**Given material:**
------------

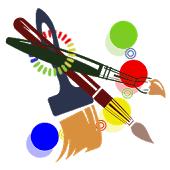 多機能お絵かきアプリ ravioli paint 2 android apps on google play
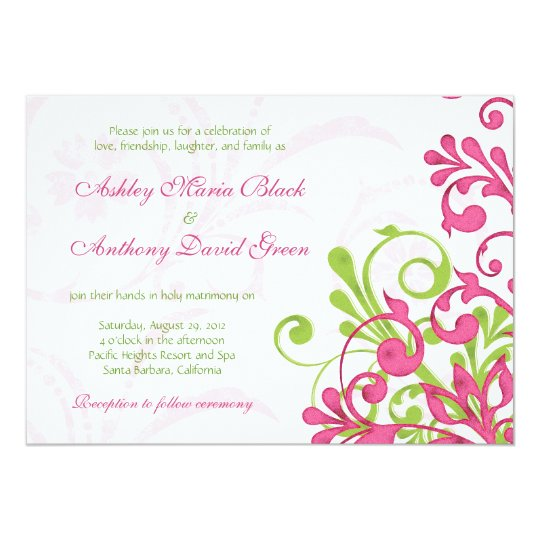Vibrant Pink Green White Floral Wedding Invitation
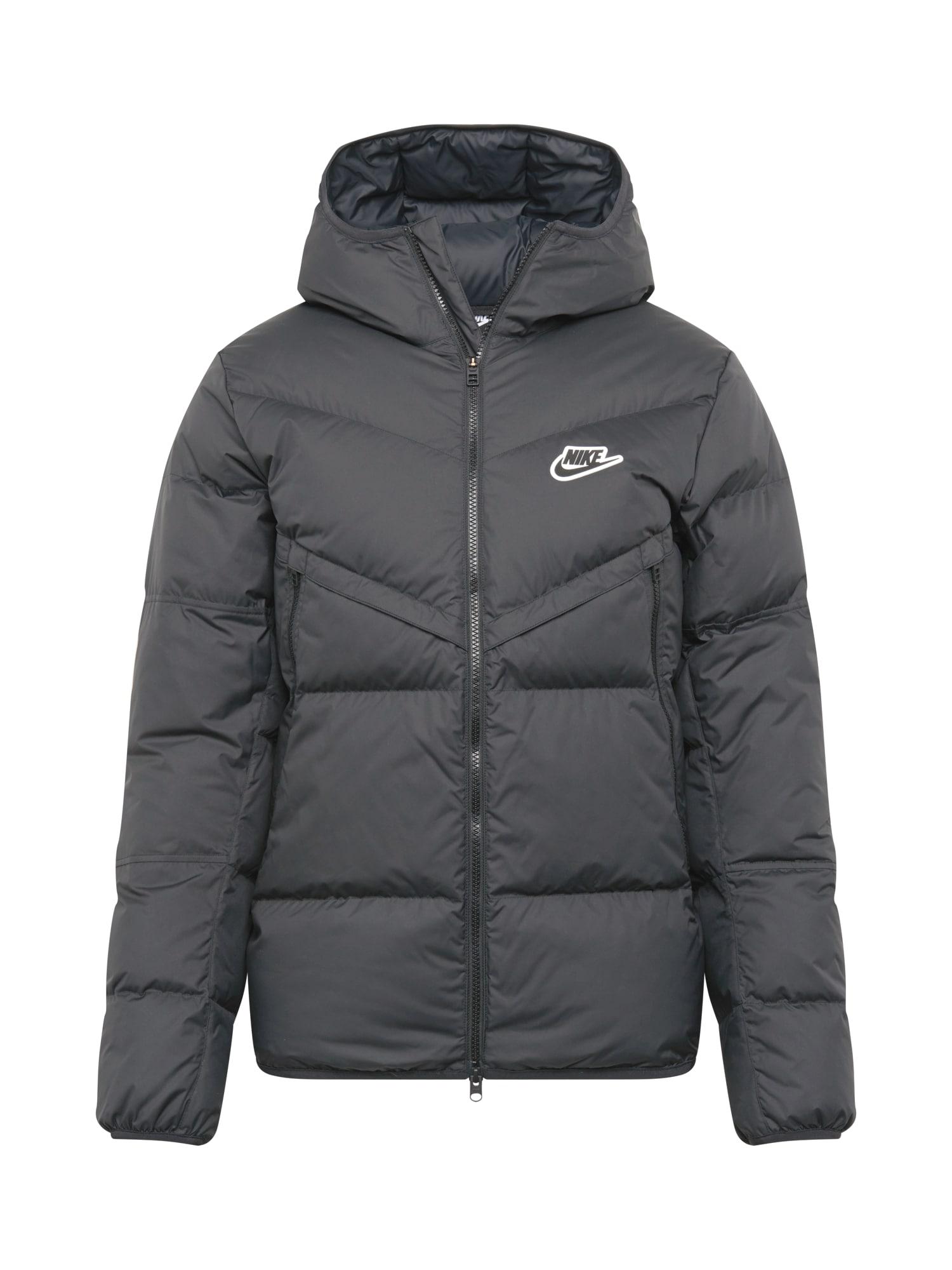 Nike Sportswear Žieminė striukė juoda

------------

**Instructions for the task:** Omit the images; transcribe the listing verbatim.

**Solution:**
 多機能お絵かきアプリ ravioli paint 2 android apps on google play
Vibrant Pink Green White Floral Wedding Invitation
 Nike Sportswear Žieminė striukė juoda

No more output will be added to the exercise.